田辺市龍神村と中辺路町の境にある笠塔山には古来、妖怪が棲み、旅人を驚かせた。無人の馬場を夜な夜な人の乗っていない白い馬が駆け抜け、木偶茶屋という人形芝居小屋が現れ、にぎやかに芝居を演じるなど奇怪な出来事が続いていた。噂を聞いた安倍晴明は調伏の祈祷を行った。妖怪は、怒り狂って大雨を降らせた。晴明は杖を柱、笠を屋根としてお堂を造り、護摩を焚いて三日三晩祈祷して妖怪を滝壺に閉じ込めた。岩に梵字を刻み、「文字が消えるまで、滝壺から出ることを許さぬ」と言ったという。これが猫又の滝である。
大陰陽師・安倍晴明神社はこの猫又の滝から近くにあります。そういえば那智山にも安部晴明伝説があります、熊野にかかわりが多くあるんです。

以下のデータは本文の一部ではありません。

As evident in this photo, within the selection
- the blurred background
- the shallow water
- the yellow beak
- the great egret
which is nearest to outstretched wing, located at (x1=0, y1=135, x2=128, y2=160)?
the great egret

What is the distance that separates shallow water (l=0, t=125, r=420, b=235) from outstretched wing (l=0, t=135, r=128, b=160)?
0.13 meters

陰陽道の基本概念となる「陰陽五行説」は、5つの元素(木・火・土・金・水)の働きからなり、その関係を表わす象徴として五芒星を用いており、魔除けの呪符としても使われます。しっかり五芒星があります。

安倍晴明伝説
平安時代(寛和年間)、今から千年余り前、現在の熊野村大字野原字谷口在所に、安倍晴明丸郎のもとに陰陽道師安倍晴明が立ち寄った。

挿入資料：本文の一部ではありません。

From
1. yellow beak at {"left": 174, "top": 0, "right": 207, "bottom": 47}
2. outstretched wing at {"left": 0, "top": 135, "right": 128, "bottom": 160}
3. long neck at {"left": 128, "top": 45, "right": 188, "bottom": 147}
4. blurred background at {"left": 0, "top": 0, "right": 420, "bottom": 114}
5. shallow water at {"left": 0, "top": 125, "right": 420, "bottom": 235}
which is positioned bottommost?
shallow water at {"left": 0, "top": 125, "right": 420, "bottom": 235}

そのころ、神山(笠塔山)には妖怪が出没し、里人や通行人に危害を加えることがあった。晴明は、住民の難儀をみかね、山に登り祈祷、悪魔退散したが、妖怪はたちまち大雨を降らした。
そこで晴明は、己が杖を柱に、笠を屋根とみなし、これを笠のかわりとして三日三晩護摩を焚き、妖怪を鎮え、滝地名に追い込む祈りの伏せた。
晴明は、滝の岩に梵字を刻み、この字の消える時は災害がやって来ることを許さんと告げ山を下りた。
その後、山は笠塔山と呼ばれ、近隣在所には、晴明ゆかりの地名や伝説が残っている。明恵上人等の民俗譚もある。